[SOLVED] Remove html from RichTextField

Remove html from RichTextField

I'm trying to remove the html code that wraps the RichTextField content, I thought I could do it using "raw_data" but that doesn't seem to work. I could use regex to remove it but there must be a wagtail/django way to do this?

for block in post.faq.raw_data:
    print(block['value']['answer'])

Outputs:

<p data-block-key="y925g">The time is almost 4.30</p>

Expected output (just the raw text):

The time is almost 4.30

StructBlock:

class FaqBlock(blocks.StructBlock):
    question = blocks.CharBlock(required=False)
    answer = blocks.RichTextBlock(required=False)

Solution

You can do this in Beautiful Soup easily.

soup = BeautifulSoup(unescape(html), "html.parser")
inner_text = ' '.join(soup.findAll(text=True))

In your case, html = value.answer which you can pass into a template_tag

EDIT: example filter:

from bs4 import BeautifulSoup
from django import template
from html import unescape

register = template.Library()

@register.filter()
def plaintext(richtext):
    return BeautifulSoup(unescape(richtext), "html.parser").get_text(separator=" ")

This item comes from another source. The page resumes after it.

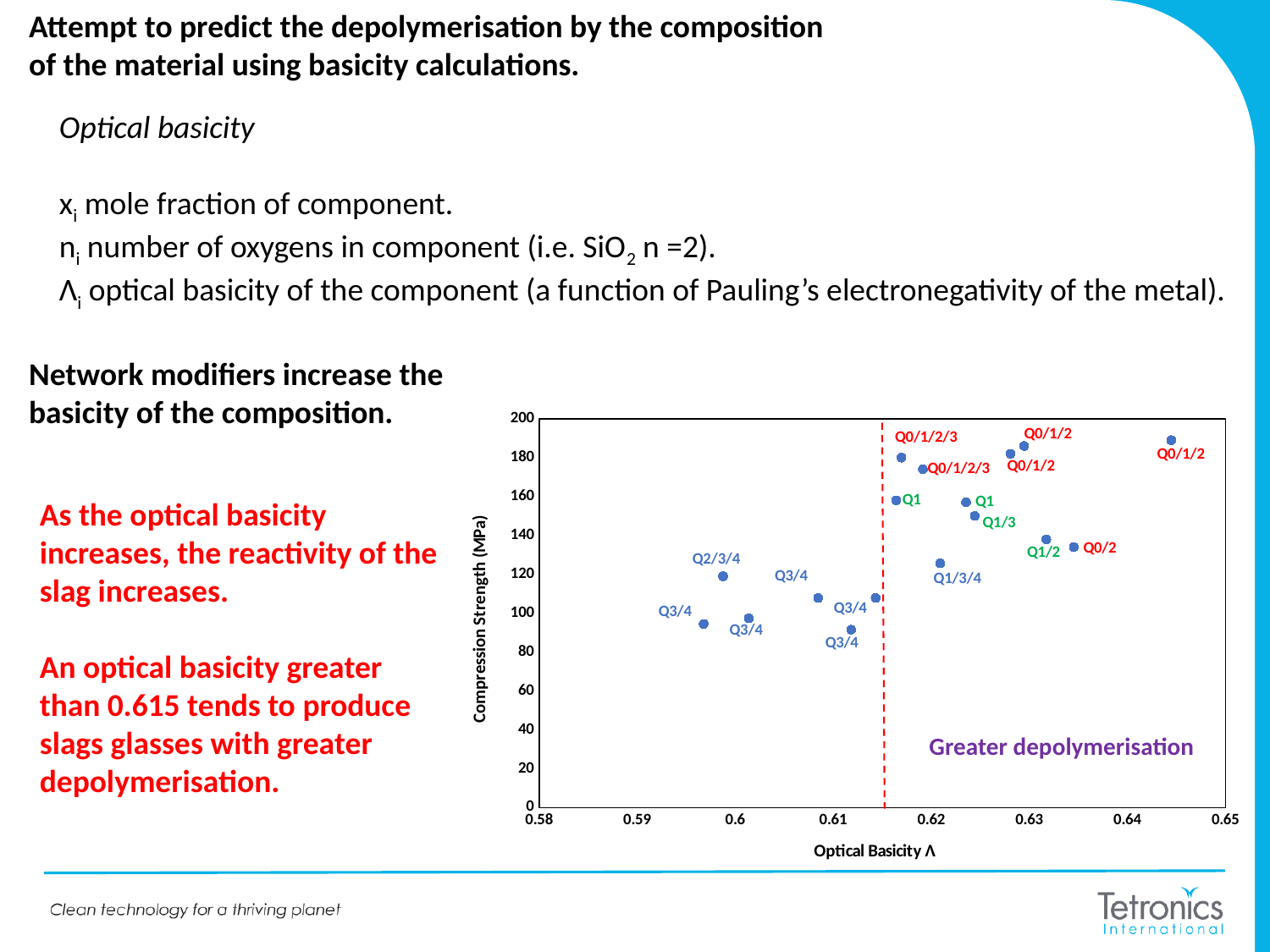
What is the title of the x axis of the chart? Optical Basicity Λ Which has the higher compression strength, the point labelled Q1/2 or the point labelled Q1/3? Q1/3 As optical basicity increases along the x axis, do the compression strength values generally rise or fall? rise What kind of chart is shown on the slide? Scatter chart Is the compression strength of the point labelled Q1/3 greater or less than 140? greater Is the compression strength of the point labelled Q1/3/4 greater or less than 140? less Is the compression strength of the point labelled Q1/2 greater or less than 160? less What is the title of the y axis of the chart? Compression Strength (MPa) Which has the higher compression strength, the point labelled Q1 at about 0.617 optical basicity or the point labelled Q2/3/4? Q1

There's the get_text() operator in BeautifulSoup which takes a separator - it does the same as the join statement I wrote earlier. The default separator is null string which joins all the text elements together without a gap.

<h3>Rich Text</h3>
<p>{{ page.intro|richtext }}</p>
<h3>Plain Text</h3>
<p>{{ page.intro|plaintext }}</p>

If you want to retain line breaks, it needs a bit more parsing to replace block elements with a \n. The streamvalue.render_as_block() method does that for you, but there's no method like this for RichTextField since it's just a string. You can find code examples to do this if you need.